With the Ebola outbreak, those who seek to hinder the passage of commonsense immigration reform are exploiting the virus to bolster their hateful argument and further dehumanise and ostracise the Latino community, the largest immigrant contingency in America.
In a much publicised letter to the Director of the Centers for Disease Control and Prevention (CDC), Republican Congressman Phil Gingrey shockingly fabricates that the young refugees fleeing violence in Central America carry “deadly diseases such as swine flu, dengue fever, Ebola virus and tuberculosis.”
A baseless lie that is easily debunked due to the fact that:
- Many of the children coming from these countries carried their vaccinations cards with them.

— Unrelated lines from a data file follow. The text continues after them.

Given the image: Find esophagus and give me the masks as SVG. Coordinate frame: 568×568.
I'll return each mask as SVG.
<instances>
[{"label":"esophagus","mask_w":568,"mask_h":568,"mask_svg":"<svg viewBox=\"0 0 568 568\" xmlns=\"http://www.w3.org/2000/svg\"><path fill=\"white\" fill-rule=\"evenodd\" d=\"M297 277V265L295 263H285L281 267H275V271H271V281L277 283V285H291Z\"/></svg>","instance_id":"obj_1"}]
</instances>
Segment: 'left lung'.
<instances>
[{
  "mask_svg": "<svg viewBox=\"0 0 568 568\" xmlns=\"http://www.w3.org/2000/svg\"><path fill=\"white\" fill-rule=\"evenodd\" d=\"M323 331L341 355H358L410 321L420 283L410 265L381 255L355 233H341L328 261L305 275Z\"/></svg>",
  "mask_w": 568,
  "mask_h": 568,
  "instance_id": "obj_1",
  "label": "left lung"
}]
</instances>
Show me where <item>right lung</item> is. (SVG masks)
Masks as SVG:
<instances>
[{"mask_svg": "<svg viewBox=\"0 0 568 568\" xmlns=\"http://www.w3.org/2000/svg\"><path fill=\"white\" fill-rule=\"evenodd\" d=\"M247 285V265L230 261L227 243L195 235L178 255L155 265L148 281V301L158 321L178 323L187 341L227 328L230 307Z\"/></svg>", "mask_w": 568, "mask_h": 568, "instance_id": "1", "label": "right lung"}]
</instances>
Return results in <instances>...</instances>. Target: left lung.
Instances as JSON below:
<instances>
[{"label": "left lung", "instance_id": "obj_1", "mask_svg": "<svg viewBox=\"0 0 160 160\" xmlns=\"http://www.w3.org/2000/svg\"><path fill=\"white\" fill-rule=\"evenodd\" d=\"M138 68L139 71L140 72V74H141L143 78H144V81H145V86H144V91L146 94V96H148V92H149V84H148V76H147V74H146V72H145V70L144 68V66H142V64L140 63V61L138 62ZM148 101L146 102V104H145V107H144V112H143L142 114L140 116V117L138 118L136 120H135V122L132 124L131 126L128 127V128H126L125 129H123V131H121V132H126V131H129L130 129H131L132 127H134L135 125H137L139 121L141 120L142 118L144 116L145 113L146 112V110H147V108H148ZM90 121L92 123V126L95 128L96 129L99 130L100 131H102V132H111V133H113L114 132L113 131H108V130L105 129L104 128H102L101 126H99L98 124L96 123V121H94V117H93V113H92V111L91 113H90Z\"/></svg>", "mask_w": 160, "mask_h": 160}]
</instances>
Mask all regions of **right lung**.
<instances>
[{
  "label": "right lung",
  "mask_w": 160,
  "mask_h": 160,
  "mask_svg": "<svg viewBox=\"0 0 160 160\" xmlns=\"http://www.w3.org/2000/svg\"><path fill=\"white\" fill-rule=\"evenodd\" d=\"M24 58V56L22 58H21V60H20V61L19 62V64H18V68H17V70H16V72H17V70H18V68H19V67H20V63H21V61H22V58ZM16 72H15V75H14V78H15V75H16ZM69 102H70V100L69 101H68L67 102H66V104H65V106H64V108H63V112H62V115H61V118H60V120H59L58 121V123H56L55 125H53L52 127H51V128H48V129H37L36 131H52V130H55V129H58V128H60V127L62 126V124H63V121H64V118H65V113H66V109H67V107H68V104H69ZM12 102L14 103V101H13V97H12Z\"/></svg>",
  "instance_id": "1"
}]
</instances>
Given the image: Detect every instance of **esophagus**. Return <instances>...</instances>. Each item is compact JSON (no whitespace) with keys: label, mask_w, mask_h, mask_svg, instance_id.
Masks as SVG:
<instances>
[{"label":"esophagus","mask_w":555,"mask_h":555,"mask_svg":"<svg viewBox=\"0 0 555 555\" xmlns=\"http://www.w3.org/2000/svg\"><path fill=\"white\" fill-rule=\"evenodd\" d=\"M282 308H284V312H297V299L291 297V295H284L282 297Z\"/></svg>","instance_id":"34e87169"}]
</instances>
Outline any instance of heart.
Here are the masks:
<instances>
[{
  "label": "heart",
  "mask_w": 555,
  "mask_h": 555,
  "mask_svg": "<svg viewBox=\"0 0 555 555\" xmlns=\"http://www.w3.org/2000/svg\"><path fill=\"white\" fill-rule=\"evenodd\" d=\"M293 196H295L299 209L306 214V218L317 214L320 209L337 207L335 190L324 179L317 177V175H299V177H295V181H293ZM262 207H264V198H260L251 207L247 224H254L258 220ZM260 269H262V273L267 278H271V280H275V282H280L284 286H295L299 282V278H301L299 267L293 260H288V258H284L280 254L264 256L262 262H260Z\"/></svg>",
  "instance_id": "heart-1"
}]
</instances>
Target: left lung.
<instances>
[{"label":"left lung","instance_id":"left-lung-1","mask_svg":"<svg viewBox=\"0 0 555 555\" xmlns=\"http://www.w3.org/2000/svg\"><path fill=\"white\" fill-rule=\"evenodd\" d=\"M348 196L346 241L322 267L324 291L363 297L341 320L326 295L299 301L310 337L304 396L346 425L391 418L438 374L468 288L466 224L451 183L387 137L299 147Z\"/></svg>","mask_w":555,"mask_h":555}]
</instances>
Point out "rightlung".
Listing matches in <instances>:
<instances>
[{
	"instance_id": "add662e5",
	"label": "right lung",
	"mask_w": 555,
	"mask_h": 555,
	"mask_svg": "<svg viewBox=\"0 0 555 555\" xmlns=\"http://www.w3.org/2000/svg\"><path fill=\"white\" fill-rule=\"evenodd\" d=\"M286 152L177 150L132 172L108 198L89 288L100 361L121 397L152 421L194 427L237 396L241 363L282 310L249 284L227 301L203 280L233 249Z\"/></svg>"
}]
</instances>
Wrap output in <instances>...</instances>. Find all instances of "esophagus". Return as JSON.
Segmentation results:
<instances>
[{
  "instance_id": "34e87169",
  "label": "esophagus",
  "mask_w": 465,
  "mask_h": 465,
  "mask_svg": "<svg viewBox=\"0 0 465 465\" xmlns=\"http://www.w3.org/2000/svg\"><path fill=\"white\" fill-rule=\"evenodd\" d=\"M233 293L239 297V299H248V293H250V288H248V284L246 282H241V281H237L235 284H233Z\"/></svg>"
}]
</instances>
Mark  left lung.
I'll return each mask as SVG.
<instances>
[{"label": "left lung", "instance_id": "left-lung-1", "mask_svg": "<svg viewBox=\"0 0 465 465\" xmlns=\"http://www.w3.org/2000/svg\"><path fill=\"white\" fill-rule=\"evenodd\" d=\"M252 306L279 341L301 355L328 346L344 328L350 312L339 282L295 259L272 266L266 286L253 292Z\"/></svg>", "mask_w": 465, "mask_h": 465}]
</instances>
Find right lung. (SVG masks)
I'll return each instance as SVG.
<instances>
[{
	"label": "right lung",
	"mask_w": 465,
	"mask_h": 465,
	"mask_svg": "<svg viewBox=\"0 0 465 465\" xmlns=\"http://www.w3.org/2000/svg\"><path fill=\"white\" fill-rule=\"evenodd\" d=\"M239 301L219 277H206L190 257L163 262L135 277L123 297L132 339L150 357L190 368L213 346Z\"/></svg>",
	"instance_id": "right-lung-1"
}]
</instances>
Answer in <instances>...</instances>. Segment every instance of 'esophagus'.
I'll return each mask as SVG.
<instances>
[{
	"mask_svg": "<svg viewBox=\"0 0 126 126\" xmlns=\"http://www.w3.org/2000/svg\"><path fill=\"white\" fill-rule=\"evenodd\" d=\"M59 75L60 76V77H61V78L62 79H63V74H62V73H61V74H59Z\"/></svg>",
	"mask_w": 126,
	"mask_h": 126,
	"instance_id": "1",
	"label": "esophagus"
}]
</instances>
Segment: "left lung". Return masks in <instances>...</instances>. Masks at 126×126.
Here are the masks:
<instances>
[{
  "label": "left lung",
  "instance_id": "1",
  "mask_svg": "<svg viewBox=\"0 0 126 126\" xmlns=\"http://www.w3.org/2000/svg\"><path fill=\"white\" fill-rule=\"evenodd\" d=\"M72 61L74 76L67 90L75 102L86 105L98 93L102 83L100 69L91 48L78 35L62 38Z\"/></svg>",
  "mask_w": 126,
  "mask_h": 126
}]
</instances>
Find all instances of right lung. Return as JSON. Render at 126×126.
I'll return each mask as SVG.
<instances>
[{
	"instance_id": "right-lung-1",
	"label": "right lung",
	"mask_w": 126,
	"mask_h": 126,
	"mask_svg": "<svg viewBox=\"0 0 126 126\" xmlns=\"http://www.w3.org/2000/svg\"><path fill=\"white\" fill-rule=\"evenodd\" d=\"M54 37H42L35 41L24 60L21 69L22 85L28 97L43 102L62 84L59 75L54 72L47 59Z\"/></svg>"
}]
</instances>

- According to the CDC, the last reported case of measles in the United States was August 29, 2014. The last reported case in Guatemala or Honduras? 1990.
- According to UNICEF, most of Latin America have comparable vaccination rates or have vaccination rates that are higher than the US. In 2012 for example, UNICEF reported that Mexico vaccinated 99 percent of its children (universal healthcare!) and in that same year, the United States vaccinated 92% of its children.
- According to the CDC, there has never been a known case of Ebola in Latin America. EVER.
I can break down every hateful quote with facts, and counter every racist argument with bullet point after bullet point, but veracity is not of top concern for the xenophobe. They seek to dehumanise and ostracise those in our society that are our most vulnerable. Public health is just a cover that they believe will somehow absolve them from being called out for the hateful racist bigots they are.
This post originally appeared on Compare Afrique.
Jumoke Balogun is the co-founder of compareafrique.com. She’s decided not to lay low.